Başbuğ’un çok küçük yaşlarda tanıştığı çileli ve zorlu hayat, son nefesini verinceye kadar sürmüş, buna karşılık bir kez olsun isyan etmemiştir. Hayatında karşılaştığı ilk zorlu sınavını henüz çocuk diyebileceğimiz yaşlarda askeri okula kaydını yaptırırken; Kıbrıs nüfusuna kayıtlı olduğu için Türk olmadığı gerekçesi ile okula alınamayacağını söyleyen okul müdürüne karşı vermiştir. Çocuk yaşta birisinden beklenmeyen bir tepkiyle kendisinin ve her Kıbrıs’lının öz be öz Türk olduğunu ve o şerefli askeri üniformayı hak ettiğini sert bir şekilde müdüre izah ederek; ne kadar sağlam bir yapıya sahip olduğunu göstermiştir.

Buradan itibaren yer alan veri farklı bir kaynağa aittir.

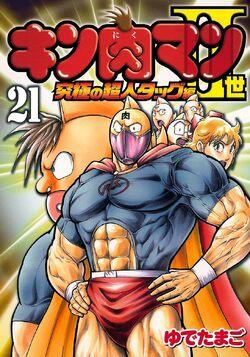 Nisei P2 Volume 21 Cover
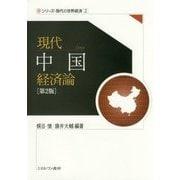 現代中国経済論 第2版 (シリーズ・現代の世界経済〈第2巻〉) [全集叢書]
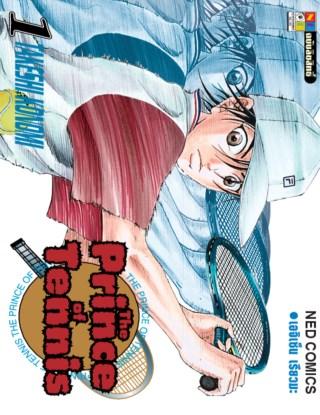 หน้าปก-the-prince-of-tennis-เล่ม-1-ookbee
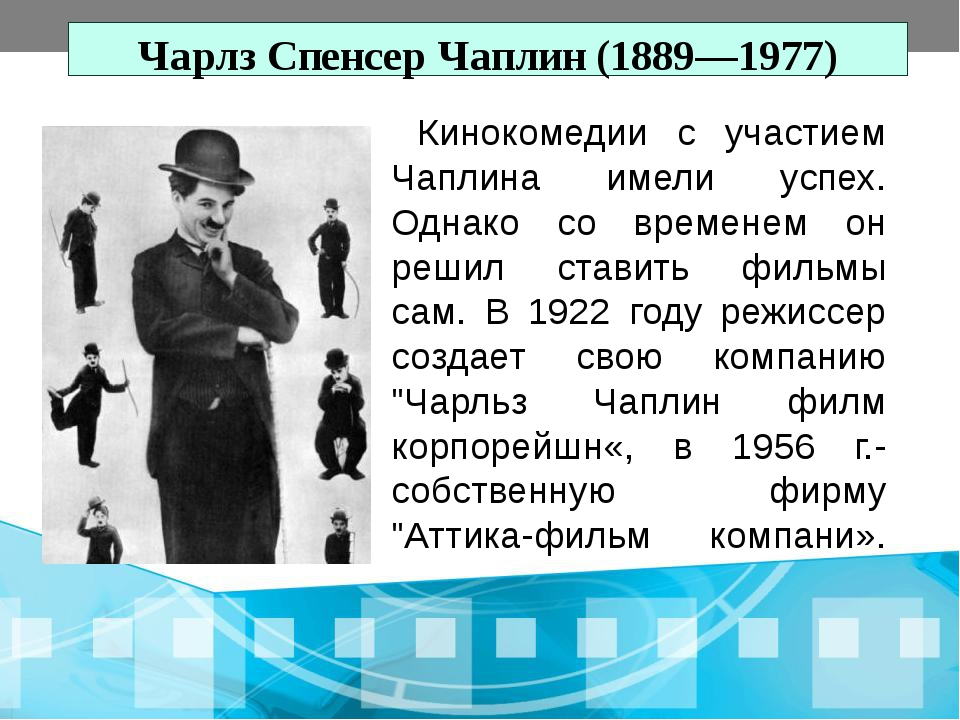 Чарлз Спенсер Чаплин (1889—1977) Кинокомедии с участием Чаплина имели успех....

Kendisini çok iyi yetiştiren Başbuğ, askeri okula girmek suretiyle memleketini ve milletini ilgilendiren hadiseleri yakından takip etmiş ve kendince ileriye dönük çözümler üretmeye çalışmıştır. O dönemde ülkenin tamamen yabancı akımların etkisi altında olması sebebiyle tehlikeye girdiğini gören Türkeş, bir an evvel yitirilen milli ruh ve milli düşüncenin yeniden kazanılması gerektiğini savunmuş ve bu yönde çalışmalar yapmıştır. Bu bağlamda dönemin Türkçü kadroları ile birlikte hareket ederek, çeşitli dergi ve mecmualarda makaleler yazarak; toplum üzerinde milli bilincin oluşmasını yaymaya çalışmıştır. Yine aynı dönemde, büyük Türkçü Atsız’ la olan yakın ilişkisi zararlı görülerek; dönemin iktidarı tarafından tutuklanmış ve böylece ilk cezaevi hayatı başlamıştır.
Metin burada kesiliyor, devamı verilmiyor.